После того как родился Ллойд, я смогла вернуться на работу в «Генерал Гордон», так что у меня не было уже такой нужды в деньгах Питера, а сам он был и болен, и очень занят. Всего я трахалась с Рэчменом раз шесть, не больше. Он не требовал многого и легко отстёгивал деньги из своей пачки. То время, что я просто проводила в его обществе, было очень приятным, и это с лихвой восполняло узость его взглядов. Разумеется, у Рэчмена была и жена, и постоянная любовница. Понятия не имею, к скольким ещё девушкам вроде меня он бегал на сторону, но уверена, что единственной не была. Рэчмен умер известным лондонским бизнесменом, но не прошло и года, как он печально прославился как самый злобный домовладелец всех времён и народов. Питер оказался идеальной мишенью для политиканов вроде Бена Паркина[35], которому нужно было раздуть дебаты по жилищным вопросам. Покойник ведь не может защищать свою посмертную репутацию. То же самое и газеты — теперь о Рэчмене можно было писать что угодно, не боясь, что придётся отвечать за клевету. Деловая практика Рэчмена, как и у всех, была законной не на сто процентов — но в этом он не отличался от любого другого магната. Если уж так приспичило осуждать Рэчмена, то не выдвинуть одновременно точно такого же обвинения против всех капиталистов, занимавшихся недвижимостью — самое настоящее ханжество. Если уж на то пошло, он был чуть лучше, чем подавляющее большинство из них.
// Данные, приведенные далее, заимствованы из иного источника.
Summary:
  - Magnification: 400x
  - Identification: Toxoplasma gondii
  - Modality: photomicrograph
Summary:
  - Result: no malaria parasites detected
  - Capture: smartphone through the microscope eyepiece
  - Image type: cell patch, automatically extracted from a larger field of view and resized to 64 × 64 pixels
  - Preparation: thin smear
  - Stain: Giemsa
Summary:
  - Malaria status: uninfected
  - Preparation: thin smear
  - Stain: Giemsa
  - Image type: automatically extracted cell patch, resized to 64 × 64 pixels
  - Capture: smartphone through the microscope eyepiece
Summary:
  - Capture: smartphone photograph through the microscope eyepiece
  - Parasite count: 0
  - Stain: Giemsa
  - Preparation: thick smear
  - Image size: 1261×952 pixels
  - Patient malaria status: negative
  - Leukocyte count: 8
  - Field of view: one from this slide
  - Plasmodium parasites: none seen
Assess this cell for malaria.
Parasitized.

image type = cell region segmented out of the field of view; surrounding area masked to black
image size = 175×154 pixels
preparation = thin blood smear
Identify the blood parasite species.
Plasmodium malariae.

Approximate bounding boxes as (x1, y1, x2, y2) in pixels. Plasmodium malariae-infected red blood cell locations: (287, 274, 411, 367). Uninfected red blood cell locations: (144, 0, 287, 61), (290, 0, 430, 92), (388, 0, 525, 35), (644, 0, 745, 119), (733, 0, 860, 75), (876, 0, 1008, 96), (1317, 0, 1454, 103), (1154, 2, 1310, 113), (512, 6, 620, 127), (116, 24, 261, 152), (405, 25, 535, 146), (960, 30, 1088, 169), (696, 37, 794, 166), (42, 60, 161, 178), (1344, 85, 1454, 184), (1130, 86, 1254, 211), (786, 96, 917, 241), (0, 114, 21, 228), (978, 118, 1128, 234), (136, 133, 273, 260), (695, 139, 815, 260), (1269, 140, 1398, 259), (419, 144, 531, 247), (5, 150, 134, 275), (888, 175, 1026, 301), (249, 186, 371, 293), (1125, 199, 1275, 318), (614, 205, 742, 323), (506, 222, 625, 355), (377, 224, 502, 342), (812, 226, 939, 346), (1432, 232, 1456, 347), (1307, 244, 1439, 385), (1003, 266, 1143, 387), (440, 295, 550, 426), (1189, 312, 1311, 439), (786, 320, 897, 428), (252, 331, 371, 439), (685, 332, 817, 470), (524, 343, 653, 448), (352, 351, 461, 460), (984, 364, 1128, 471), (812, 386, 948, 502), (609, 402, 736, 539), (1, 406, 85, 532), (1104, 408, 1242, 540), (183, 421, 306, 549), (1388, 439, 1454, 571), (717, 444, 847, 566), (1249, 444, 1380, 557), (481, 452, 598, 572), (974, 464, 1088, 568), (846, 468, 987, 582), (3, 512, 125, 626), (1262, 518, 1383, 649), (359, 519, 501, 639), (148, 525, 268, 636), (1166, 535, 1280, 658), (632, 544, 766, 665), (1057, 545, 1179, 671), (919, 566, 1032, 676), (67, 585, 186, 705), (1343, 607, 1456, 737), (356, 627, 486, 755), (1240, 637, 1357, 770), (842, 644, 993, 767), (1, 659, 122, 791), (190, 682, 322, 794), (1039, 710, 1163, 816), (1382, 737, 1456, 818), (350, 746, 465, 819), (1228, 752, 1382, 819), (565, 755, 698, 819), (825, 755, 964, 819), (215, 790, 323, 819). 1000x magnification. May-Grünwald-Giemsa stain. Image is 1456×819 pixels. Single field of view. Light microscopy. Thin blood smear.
Секс с Рэчменом (как и со всеми остальными бизнесменами, которые бывали в «Гордоне») на самом деле ничего не значил. Мне было забавно, что богатые люди готовы платить мне за то, что я пойду с ними в постель. В Питере самым лучшим было то, что он относился к нашим «обеденным встречам» легкомысленно, и это совпадало с моим равнодушным отношением к его не бог весть какому таланту любовника. Секс для Рэчмена был примерно тем же, что и принятие ванны — чем-то таким, что он по определенным причинам считал нужным делать минимум дважды в день. Именно это делало Питера таким хорошим клиентом. Ему нравилось моё тело, но мы оба знали, что он не любит меня. Он был не таким, как Берт, который твердил, что если б он не был намертво зажат в капкане брака без секса, то единственное, чего он желал бы — провести всю жизнь рядом со мной. А это, думаю, та ещё ноша. Так что я очень довольна, что Редвуд обременён женой — мне ведь не нужно семейное гнёздышко с ним на пару. Мужчина в два раза старше меня — нет, мне он никогда не казался идеальным мужем. Я ничего не имею против мужчин немного постарше, но когда дело доходит до серьёзных отношений, разница в двадцать-тридцать лет — это слишком много различий. Джордано, мой приятель с середины шестидесятых, был на пять лет старше меня, и с 1966 по 1976 год мы время от времени сходились и расходились. Сейчас я живу с Гарреттом, и хоть он старается держать свой возраст в секрете, я знаю — он родился лет за десять до того, как я появилась на этот свет. Я никогда и не ждала, что западу на Гарретта так, как со мной бывало; но сейчас, когда мне самой прилично за тридцать, промежуток в десять лет между нами — уже не такая серьезная проблема.